RECORDS.
┄┄┄┄┄┄┄┄┄┄
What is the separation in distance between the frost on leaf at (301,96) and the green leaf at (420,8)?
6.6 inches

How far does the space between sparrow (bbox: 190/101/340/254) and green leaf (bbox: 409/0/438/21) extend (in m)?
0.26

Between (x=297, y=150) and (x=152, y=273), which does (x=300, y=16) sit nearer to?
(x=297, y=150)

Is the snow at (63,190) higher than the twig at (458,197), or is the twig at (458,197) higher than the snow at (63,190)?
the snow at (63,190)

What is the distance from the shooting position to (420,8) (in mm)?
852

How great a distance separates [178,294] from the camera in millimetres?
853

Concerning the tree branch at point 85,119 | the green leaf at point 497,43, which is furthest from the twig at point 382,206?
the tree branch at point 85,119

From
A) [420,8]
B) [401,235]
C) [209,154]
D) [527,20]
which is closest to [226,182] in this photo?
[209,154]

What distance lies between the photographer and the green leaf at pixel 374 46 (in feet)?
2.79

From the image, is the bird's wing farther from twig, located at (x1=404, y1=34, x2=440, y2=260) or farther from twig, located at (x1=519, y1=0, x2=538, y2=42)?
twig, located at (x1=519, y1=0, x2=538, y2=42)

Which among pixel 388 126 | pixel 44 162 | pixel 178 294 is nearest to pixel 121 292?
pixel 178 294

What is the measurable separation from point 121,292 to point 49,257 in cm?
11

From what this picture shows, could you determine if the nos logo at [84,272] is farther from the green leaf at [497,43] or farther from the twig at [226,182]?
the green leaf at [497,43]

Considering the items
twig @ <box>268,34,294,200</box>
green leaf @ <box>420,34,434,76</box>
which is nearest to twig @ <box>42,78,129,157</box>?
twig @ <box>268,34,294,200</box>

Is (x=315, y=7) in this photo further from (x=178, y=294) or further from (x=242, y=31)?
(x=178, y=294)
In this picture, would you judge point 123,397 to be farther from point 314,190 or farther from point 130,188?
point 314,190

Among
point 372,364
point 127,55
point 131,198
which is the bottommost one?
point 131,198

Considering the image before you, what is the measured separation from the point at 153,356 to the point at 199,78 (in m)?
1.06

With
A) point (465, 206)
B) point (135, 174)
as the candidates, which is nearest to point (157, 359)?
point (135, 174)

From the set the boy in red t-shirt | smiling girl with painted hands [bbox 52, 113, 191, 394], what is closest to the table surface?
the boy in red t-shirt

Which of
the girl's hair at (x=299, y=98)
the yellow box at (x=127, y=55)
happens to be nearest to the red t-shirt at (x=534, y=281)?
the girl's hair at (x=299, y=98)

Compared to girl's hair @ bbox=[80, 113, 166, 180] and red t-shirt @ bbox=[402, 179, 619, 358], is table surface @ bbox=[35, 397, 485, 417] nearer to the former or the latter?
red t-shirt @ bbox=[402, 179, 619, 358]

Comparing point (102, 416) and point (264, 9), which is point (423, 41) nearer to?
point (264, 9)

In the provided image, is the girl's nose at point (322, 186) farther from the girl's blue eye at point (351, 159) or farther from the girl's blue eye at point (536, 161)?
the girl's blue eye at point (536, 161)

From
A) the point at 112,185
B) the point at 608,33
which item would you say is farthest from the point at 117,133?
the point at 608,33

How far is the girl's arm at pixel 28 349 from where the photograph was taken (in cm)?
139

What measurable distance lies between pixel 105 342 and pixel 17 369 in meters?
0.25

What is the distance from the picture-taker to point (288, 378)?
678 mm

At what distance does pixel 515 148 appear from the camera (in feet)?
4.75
┄┄┄┄┄┄┄┄┄┄
Repeat every record, keeping each word and mark exactly as it is.

What is the separation in distance between the frost on leaf at (301,96) and the green leaf at (420,8)?
6.6 inches

How far does the space between sparrow (bbox: 190/101/340/254) and green leaf (bbox: 409/0/438/21) extend (in m)?
0.26

Between (x=297, y=150) and (x=152, y=273), which does (x=300, y=16) sit nearer to?
(x=297, y=150)

Is the snow at (63,190) higher than the twig at (458,197), or is the twig at (458,197) higher than the snow at (63,190)?
the snow at (63,190)

What is the distance from the shooting position to (420,8) (in mm)?
852

How great a distance separates [178,294] from the camera in millimetres?
853

Concerning the tree branch at point 85,119 | the green leaf at point 497,43, which is furthest from the twig at point 382,206?
the tree branch at point 85,119

From
A) [420,8]
B) [401,235]
C) [209,154]
D) [527,20]
which is closest to [226,182] in this photo?
[209,154]

What distance lies between the photographer and the green leaf at pixel 374 46 (in feet)?
2.79

From the image, is the bird's wing farther from twig, located at (x1=404, y1=34, x2=440, y2=260) or farther from twig, located at (x1=519, y1=0, x2=538, y2=42)?
twig, located at (x1=519, y1=0, x2=538, y2=42)

Which among pixel 388 126 | pixel 44 162 | pixel 178 294 is nearest to pixel 121 292?
pixel 178 294

What is the measurable separation from point 121,292 to point 49,257 in cm?
11

From what this picture shows, could you determine if the nos logo at [84,272] is farther from the green leaf at [497,43] or farther from the twig at [226,182]?
the green leaf at [497,43]

Considering the items
twig @ <box>268,34,294,200</box>
green leaf @ <box>420,34,434,76</box>
which is nearest to twig @ <box>42,78,129,157</box>?
twig @ <box>268,34,294,200</box>

Is (x=315, y=7) in this photo further from (x=178, y=294) or further from (x=242, y=31)?
(x=178, y=294)
In this picture, would you judge point 123,397 to be farther from point 314,190 or farther from point 130,188?
point 314,190

Among
point 372,364
point 127,55
point 131,198
which is the bottommost one?
point 131,198

Considering the image before you, what is the measured separation from the point at 153,356 to the point at 199,78 (in m)?
1.06

With
A) point (465, 206)
B) point (135, 174)
as the candidates, which is nearest to point (157, 359)?
point (135, 174)

From the set the boy in red t-shirt | smiling girl with painted hands [bbox 52, 113, 191, 394], what is closest to the table surface?
the boy in red t-shirt

Which of
the girl's hair at (x=299, y=98)
the yellow box at (x=127, y=55)
happens to be nearest to the red t-shirt at (x=534, y=281)?
the girl's hair at (x=299, y=98)

Compared to girl's hair @ bbox=[80, 113, 166, 180] and red t-shirt @ bbox=[402, 179, 619, 358], is table surface @ bbox=[35, 397, 485, 417] nearer to the former or the latter?
red t-shirt @ bbox=[402, 179, 619, 358]

Comparing point (102, 416) and point (264, 9), which is point (423, 41) nearer to?
point (264, 9)

In the provided image, is the girl's nose at point (322, 186) farther from the girl's blue eye at point (351, 159) or farther from the girl's blue eye at point (536, 161)?
the girl's blue eye at point (536, 161)

From
A) the point at 112,185
B) the point at 608,33
which item would you say is farthest from the point at 117,133?
the point at 608,33

How far is the girl's arm at pixel 28 349 from where the photograph was taken (in cm)?
139

What measurable distance lies between pixel 105 342 and pixel 17 369 in meters?
0.25

What is the distance from the picture-taker to point (288, 378)?
678 mm

At what distance does pixel 515 148 appear from the camera (in feet)?
4.75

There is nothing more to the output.